The Attack on Public Housing
Public housing should embody a promise: free housing for all, free of segregation. Reserving it only for the poorest undermines that promise.
The spirit of Christmas is alive and well in the British media: on Christmas Eve, the left-leaning tabloid the Mirror published a story slamming the Labour member of Parliament Kate Osamor for living in social housing despite earning £77,000. Osamor tweeted in response, “On Christmas eve, I will always remember that nearly 30 years ago I was a homeless single mum who secured a tenancy to my home. Everyone deserves a home for life. I remain proud, not ashamed, to be in social housing.” The Edmonton MP shares the home with her son, who worked for Osamor and was a Labour councilor until he resigned following a drug conviction earlier this year, which led to his mother’s resignation as a shadow minister after an altercation with a news reporter for the Sunday Times.
The Mirror’s argument, and that picked up by the right and center, follows the familiar line that social housing should only ever be reserved for the very poorest: any change in circumstances for the better should necessitate eviction and tenants should be forced into the private sector. The late Bob Crow, then leader of the RMT transport workers’ union, came under regular attacks for refusing to move out of the council home he lived in and stated categorically he had no moral duty to do so. Crow was right: public housing was designed to build mixed communities and replace the appalling private-sector housing that plagued Britain in the twentieth century. Slum housing throughout the United Kingdom was so poor that in both world wars, army officials were horrified at the state of conscripted soldiers’ health.
The establishment of the National Health Service (NHS) and the mass construction of millions of council homes were two of the most immediate concerns of postwar Britain: Nye Bevan, the Labour minister for both health and housing, saw the two commitments as essential to addressing rampant inequality in a country scarred by a cumulative decade of fighting. But while the NHS has maintained free at the point of use, social housing has been torn asunder, first by Margaret Thatcher’s government, then through inaction by New Labour, and now by a renewed attack by the Conservatives.
In 1980, Thatcher introduced the Right to Buy — a cheap ploy to boost the Tories at the polls. The biggest correlation between demographics and voting patterns was home ownership: Tories owned their homes, Labour voters rented, and social renters were even more likely to vote Labour. The policy, then, allowed social renters to buy their home from their local council at a sharp discount of a third off, getting a mortgage as you would with any private home.

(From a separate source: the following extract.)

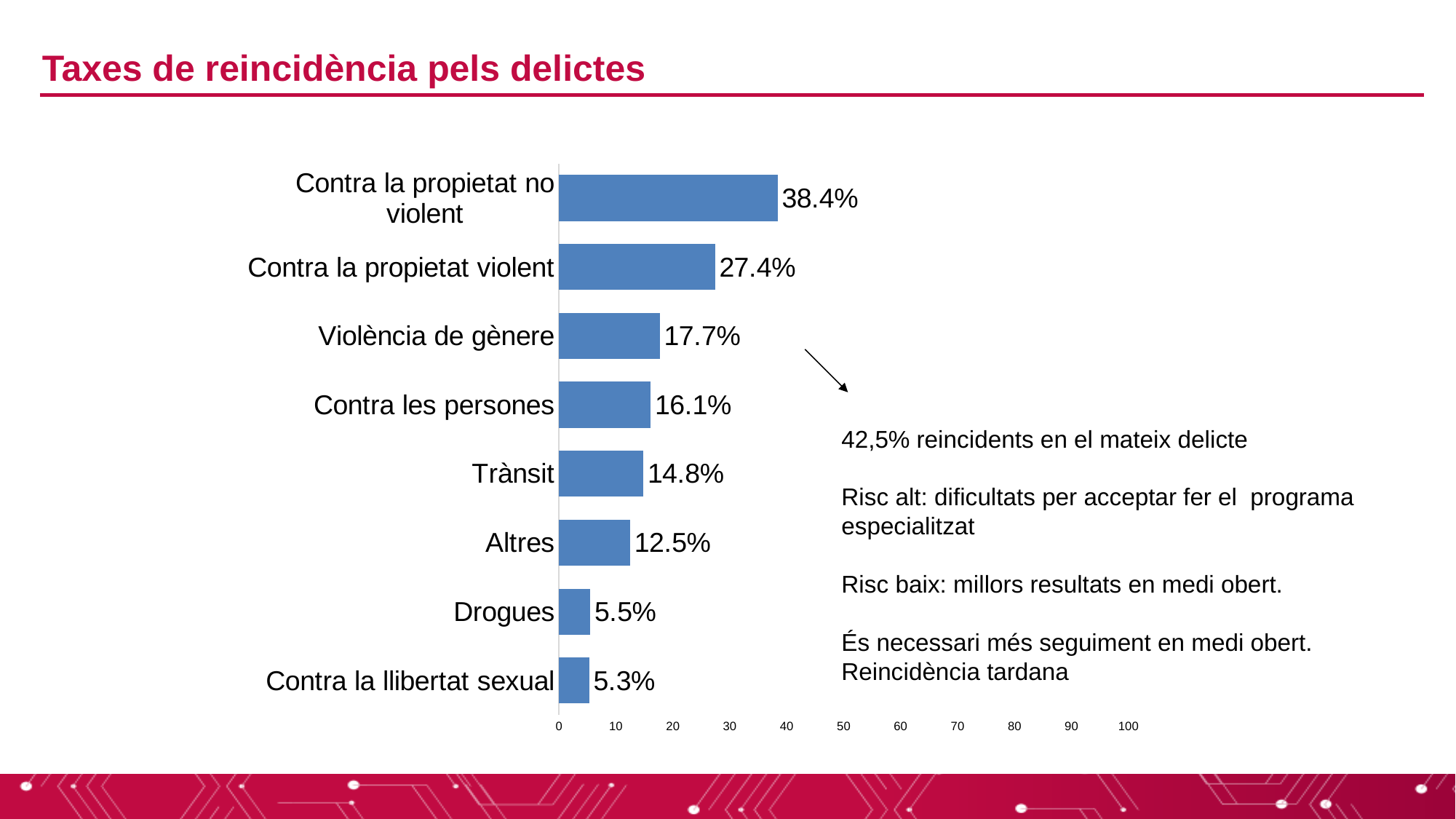
Which is larger, the value for 'Violència de gènere' or for 'Contra les persones'? Violència de gènere What is the title of the slide containing the chart? Taxes de reincidència pels delictes What is the value shown for 'Drogues'? 5.5% Which category has the lowest recidivism rate? Contra la llibertat sexual What kind of chart is shown on the slide? Bar chart What is the value shown for 'Trànsit'? 14.8% What is the difference between the values for 'Contra la propietat no violent' and 'Contra la propietat violent'? 11.0 percentage points Which category has the highest recidivism rate? Contra la propietat no violent What is the highest tick value shown on the horizontal axis? 100 How many categories are shown in the chart? 8 What is the recidivism rate for 'Contra la propietat no violent'? 38.4% Is the value for 'Altres' greater or less than 20? less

The proceeds were to be earmarked to build replacement homes on a like-for-like basis; this target was never met, and currently around eleven homes are sold for every one that is built as a replacement. When Right to Buy began, one in three people lived in council housing, now only one in six do. And around 40 percent of private renters live in a former council home that was sold under the scheme and is now rented privately by a landlord. Councils across the UK are forced to rent back many of their own properties in desperation at their lack of funding and power to build.
It’s this desperation that leads critics of figures like Osamor and Crow to call for households earning above average wages to vacate council homes, but the criticism is entirely wrongheaded: ghettoizing social housing leads to a greater misunderstanding of the housing crisis, who lives in social housing, and why. Social housing should not be treated as a temporary triage for families in extreme crisis, but an opportunity for stability and no different to any other home.

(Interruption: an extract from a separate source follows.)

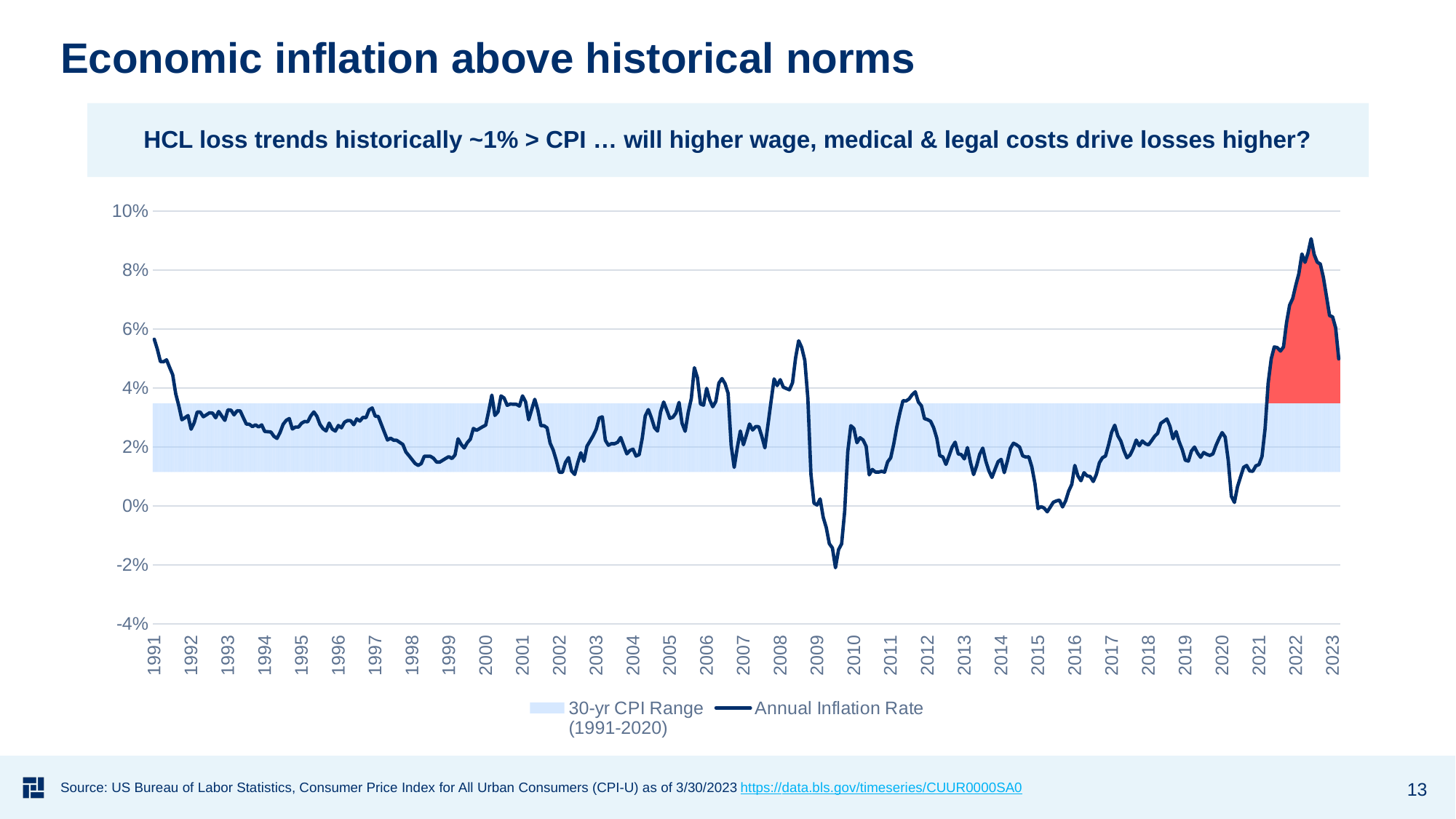
How many series does the chart legend list? 2 In which year does the Annual Inflation Rate reach its lowest point? 2009 What are the two entries in the chart legend? 30-yr CPI Range (1991-2020) and Annual Inflation Rate How many year labels are shown on the x axis? 33 Is the lowest Annual Inflation Rate in 2009 greater or less than 0%? less Is the Annual Inflation Rate at the start of 1991 greater or less than 4%? greater In which year does the Annual Inflation Rate reach its highest peak? 2022 Does the Annual Inflation Rate rise or fall from 2021 to its 2022 peak? rise What kind of chart is shown on the slide? line chart Which is higher, the Annual Inflation Rate peak in 2022 or the peak in 2008? 2022 Is the peak Annual Inflation Rate in 2022 greater or less than 8%? greater What is the highest value shown on the vertical axis? 10%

Housing should be a human right, and the right to long-term stability in your tenure should be defended at all costs. Osamor and Crow were able to build lives for their families because of the stability embedded in council housing, and have defended the system to the hilt, not for their own benefit, but out of a political, philosophical, and personal understanding of how much better housing works when it is focused on what families need rather than the pursuit of profit.
The attacks on Osamor, who is black, are undeniably racial but also carry the unpleasant subtext that people who live in social housing should not be MPs. Parliament is still broadly unrepresentative of British society: there are still far more men than women, the number of black and Asian MPs is still shockingly low, and the class make-up of practically every legislative body throughout the United Kingdom skews heavily middle class, with the number of MPs educated at Oxford and Cambridge an embarrassment. Hounding an MP for daring to remain in the council home she has dwelt in for thirty years highlights how few MPs come from more ordinary backgrounds.
Crow and Osamor were right to defend their living situations and to call for more people to be given secure tenures that help people escape the exorbitant rents that private landlords extract from tenants. Individual actions will do little to solve the housing crisis; but defending social housing as a political good, and arguing that housing should be a human right that offers the best start in life, rather than yet another source of private profit, is essential. People attack this position because it upsets the status quo — because it forces the public discourse to acknowledge that our housing system is rigged, and tenants need both more rights and a second national house-building program.